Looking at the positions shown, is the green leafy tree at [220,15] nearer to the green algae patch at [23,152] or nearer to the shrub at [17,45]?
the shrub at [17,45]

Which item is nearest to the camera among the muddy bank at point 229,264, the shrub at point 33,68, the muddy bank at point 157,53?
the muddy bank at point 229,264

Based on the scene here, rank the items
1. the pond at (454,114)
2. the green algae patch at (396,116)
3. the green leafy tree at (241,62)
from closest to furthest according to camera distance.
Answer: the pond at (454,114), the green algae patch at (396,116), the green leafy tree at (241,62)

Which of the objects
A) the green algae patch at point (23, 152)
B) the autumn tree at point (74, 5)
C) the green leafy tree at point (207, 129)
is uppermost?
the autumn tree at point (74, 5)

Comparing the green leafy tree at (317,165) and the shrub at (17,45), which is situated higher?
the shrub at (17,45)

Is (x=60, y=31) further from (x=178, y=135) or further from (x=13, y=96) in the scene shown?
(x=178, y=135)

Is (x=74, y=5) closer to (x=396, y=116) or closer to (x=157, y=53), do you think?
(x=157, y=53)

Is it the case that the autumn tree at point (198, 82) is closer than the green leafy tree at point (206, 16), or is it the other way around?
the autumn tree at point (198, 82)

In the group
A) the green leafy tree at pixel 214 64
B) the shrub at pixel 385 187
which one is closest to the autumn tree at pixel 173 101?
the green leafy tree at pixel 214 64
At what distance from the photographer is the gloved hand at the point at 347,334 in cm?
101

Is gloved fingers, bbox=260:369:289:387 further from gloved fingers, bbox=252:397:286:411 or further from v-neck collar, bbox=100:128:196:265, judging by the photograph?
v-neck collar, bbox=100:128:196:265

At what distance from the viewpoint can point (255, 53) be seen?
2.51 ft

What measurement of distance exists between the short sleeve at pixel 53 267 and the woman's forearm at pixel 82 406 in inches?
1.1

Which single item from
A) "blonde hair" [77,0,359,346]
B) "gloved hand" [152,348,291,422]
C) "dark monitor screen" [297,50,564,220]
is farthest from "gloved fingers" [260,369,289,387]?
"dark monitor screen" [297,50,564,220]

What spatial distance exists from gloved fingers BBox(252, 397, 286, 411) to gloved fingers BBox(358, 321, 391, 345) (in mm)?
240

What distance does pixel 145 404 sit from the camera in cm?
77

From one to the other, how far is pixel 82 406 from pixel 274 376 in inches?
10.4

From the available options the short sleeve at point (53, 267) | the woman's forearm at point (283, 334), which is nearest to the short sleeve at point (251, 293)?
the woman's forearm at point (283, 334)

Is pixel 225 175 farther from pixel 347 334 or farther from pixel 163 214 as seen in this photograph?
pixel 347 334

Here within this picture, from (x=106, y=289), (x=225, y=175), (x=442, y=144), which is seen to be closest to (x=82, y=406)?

□ □ □ □ □

Goal: Copy out, word for word, the lines of the records from the very first line through the line that contains "Answer: the pond", including that line.

Task response:
Looking at the positions shown, is the green leafy tree at [220,15] nearer to the green algae patch at [23,152] or nearer to the shrub at [17,45]?
the shrub at [17,45]

Which item is nearest to the camera among the muddy bank at point 229,264, the shrub at point 33,68, the muddy bank at point 157,53?
the muddy bank at point 229,264

Based on the scene here, rank the items
1. the pond at (454,114)
2. the green algae patch at (396,116)
3. the green leafy tree at (241,62)
from closest to furthest according to camera distance.
Answer: the pond at (454,114), the green algae patch at (396,116), the green leafy tree at (241,62)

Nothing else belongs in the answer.